So things are not pleasant over at the Washington Redskins ticket office these days (Motto: We’ll get to your call when we damn well feel like it). On Wednesday the WASHINGTON POST revealed apparent shenanigans, in which Redskins personnel were selling tickets straight to scalpers, while a 100,000-person waiting list did without. (See photo). And today, this:
If your grandmother can’t pay for her Redskins tickets, Daniel Snyder will sue her and throw her out on the street.
That may be somewhat hyperbolic, but the WASHINGTON POST comes through today with another story of how the Redskins are allegedly screwing their fans.
Although attendance remains steady and television revenue continues to be enormous, NFL teams still survive primarily on positive PR and goodwill; and the Redskins have taken a beating in both departments this week. Pat Hill, a 72-year-old grandmother who has been a Redskins fans since 1962, recently watched her real estate business go into the tank due to the economy, and now can’t afford her home mortgage, let alone her 10-year Redskins ticket contract. So the team sued her to get the money.

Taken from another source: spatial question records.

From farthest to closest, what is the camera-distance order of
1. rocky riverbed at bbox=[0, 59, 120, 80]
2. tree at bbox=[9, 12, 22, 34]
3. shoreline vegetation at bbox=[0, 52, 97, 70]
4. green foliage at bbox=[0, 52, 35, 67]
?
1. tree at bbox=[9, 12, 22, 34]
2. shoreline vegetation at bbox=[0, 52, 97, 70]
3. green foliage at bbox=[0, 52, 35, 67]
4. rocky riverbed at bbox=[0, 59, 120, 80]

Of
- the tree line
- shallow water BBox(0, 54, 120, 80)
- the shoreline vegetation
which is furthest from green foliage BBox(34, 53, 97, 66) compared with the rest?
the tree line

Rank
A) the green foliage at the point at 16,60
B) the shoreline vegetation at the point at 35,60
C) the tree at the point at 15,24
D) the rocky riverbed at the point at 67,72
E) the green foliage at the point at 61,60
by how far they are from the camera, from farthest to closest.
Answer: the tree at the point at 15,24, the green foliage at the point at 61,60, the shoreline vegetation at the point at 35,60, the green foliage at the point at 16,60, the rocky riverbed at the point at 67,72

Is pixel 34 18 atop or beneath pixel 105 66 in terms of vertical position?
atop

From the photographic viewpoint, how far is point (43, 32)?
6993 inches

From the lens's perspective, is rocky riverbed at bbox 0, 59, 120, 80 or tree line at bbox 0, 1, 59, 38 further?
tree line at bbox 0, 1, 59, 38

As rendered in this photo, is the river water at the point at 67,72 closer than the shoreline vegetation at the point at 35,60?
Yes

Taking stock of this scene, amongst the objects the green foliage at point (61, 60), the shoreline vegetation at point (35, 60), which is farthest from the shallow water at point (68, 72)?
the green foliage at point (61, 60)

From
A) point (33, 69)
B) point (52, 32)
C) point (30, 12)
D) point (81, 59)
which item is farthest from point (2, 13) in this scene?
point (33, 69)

Now, Hill says, her beloved Redskins are forcing her into bankruptcy.
Last year, Hill’s real estate sales were hit hard by the housing market crash, and she told the team that she could no longer afford her $5,300-a-year contract for two loge seats behind the end zone. Hill said she asked the Redskins to waive her contract for a year or two.
The sales office declined.
On Oct. 8, the Redskins sued Hill in Prince George’s County Circuit Court for backing out of a 10-year ticket-renewal agreement after the first year. The team sought payment for every season through 2017, plus interest, attorneys’ fees and court costs.
Hill couldn’t afford a lawyer. She did not fight the lawsuit or even respond to it because, she said, she believes that the Bible says that it is morally wrong not to pay your debts. The team won a default judgment of $66,364.
Through it all, she said, she “still loves the Redskins.”
For their part, the Redskins say that they do try to work out deals with fans who have lost their jobs and can’t afford their ticket plans. But it’s done on a case-by-case basis, and not everyone gets a deal.
But one Redskins fan, 62-year-old James Nesbitt, said that he was downright swindled; accusing the Redskins of changing his contract after he signed it.
Nesbitt said that for years, he had general admission seats in the upper deck while waiting to move to the lower bowl, which is closer to the action. In 2006, he said, the team offered him a deal: Sign up for two years of club seats, and we will move you to the lower bowl afterward.
After the first year, he said he received a contract that he was told was a “renewal.” Because the contract came in December 2007, he said, he signed it, thinking that it was for the next season and overlooked that it said 2009.
The term sheet contained three boxes: Six years, eight years and 10 years. He said he did not check any of the boxes.
Nesbitt told The Post that his secretary saved a copy of his original contract, which had been faxed to the Redskins. It is signed, and no box is checked.
The Redskins ultimately offered a compromise: If Nesbitt bought one more year of club seats, he could have lower bowl seats in 2010 if they became available. Nesbitt agreed. He avoided a lawsuit but is unhappy about the whole situation.
“I feel I was cheated and that the Redskins were highly disingenuous,” Nesbitt said.
As NFL stadiums become more and more grandiose, and seat licenses become major financial commitments — your parents probably paid less for their first home than what a high-end seat at Cowboys Stadium goes for — these kinds of stories are going to pop up every day. I can see a team suing a business for reneging on a corporate ticket deal, but suing individual fans? Photos like the one above have to by Snyder’s ultinate nightmare … I mean besides Zorn starting Colt Brennan in the opener.